Data provided:
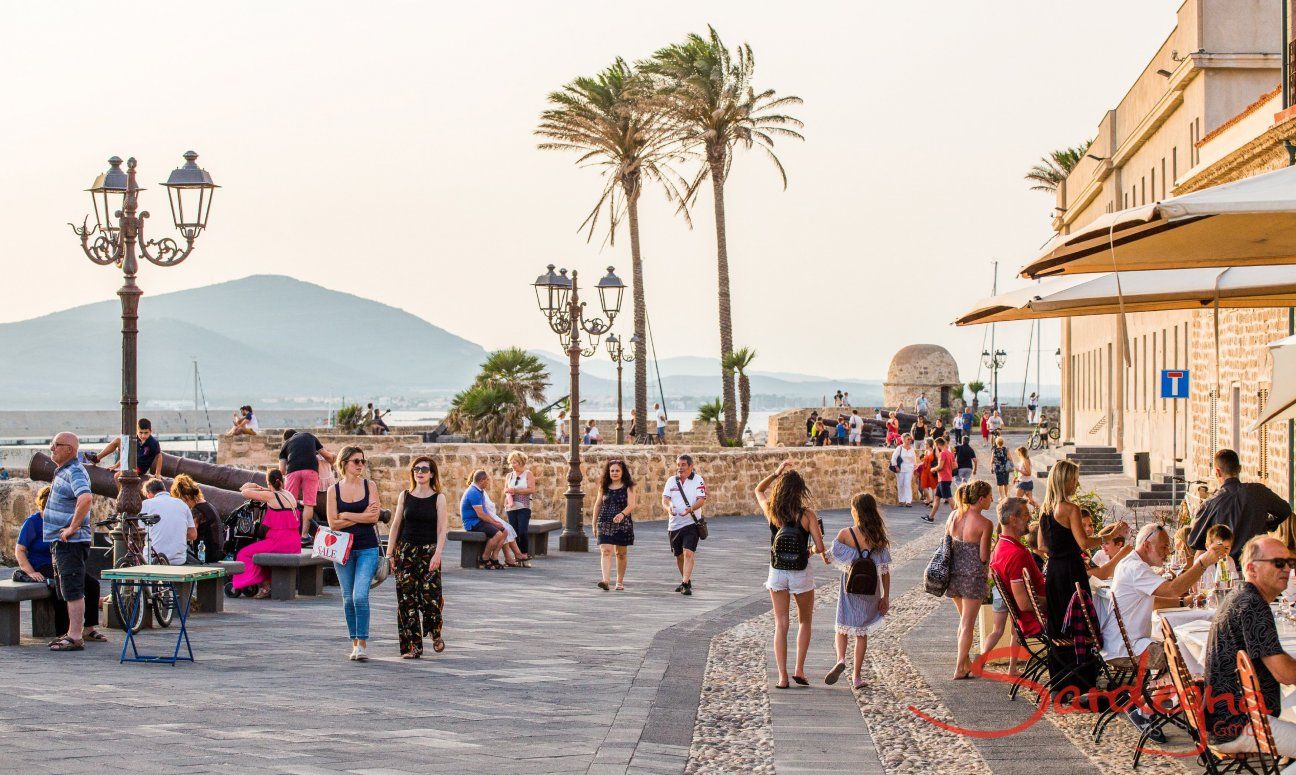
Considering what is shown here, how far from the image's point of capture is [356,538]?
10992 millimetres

---

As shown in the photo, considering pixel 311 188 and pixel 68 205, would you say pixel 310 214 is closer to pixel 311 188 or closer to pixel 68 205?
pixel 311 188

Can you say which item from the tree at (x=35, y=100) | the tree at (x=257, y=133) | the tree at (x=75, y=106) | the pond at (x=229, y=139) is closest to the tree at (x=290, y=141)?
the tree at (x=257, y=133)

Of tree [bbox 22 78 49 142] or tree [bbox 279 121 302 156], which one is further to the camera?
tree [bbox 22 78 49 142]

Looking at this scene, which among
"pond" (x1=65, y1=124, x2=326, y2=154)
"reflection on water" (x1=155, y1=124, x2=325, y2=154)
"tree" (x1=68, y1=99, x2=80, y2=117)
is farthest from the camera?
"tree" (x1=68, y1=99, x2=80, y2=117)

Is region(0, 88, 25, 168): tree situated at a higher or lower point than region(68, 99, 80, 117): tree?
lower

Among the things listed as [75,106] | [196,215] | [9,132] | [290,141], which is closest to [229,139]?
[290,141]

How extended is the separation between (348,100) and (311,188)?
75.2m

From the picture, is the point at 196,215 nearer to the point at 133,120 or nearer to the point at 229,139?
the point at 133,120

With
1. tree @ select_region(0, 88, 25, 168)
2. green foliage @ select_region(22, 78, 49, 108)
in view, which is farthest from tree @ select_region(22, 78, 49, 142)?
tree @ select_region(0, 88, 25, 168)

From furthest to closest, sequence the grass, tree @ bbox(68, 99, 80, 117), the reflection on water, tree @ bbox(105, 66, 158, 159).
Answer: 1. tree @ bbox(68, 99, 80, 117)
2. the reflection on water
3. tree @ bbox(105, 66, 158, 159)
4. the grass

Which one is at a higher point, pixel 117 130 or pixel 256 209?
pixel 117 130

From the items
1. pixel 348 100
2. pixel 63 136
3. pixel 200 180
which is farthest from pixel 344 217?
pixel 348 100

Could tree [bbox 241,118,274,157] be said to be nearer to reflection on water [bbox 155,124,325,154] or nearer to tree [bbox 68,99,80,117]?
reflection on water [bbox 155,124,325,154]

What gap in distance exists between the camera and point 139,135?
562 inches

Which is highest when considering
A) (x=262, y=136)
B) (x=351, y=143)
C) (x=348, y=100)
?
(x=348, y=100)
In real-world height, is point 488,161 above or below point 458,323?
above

==

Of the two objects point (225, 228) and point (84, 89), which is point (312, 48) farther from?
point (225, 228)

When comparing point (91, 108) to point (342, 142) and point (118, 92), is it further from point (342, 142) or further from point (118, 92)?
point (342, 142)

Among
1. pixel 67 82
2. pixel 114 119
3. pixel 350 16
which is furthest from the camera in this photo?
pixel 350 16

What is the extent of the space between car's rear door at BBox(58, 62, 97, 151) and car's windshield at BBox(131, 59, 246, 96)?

What is asked:
Copy the records word for word, starting at the line containing "Considering what is" and ending at the line containing "10992 millimetres", with both of those lines included.

Task result:
Considering what is shown here, how far from the image's point of capture is [356,538]?
10992 millimetres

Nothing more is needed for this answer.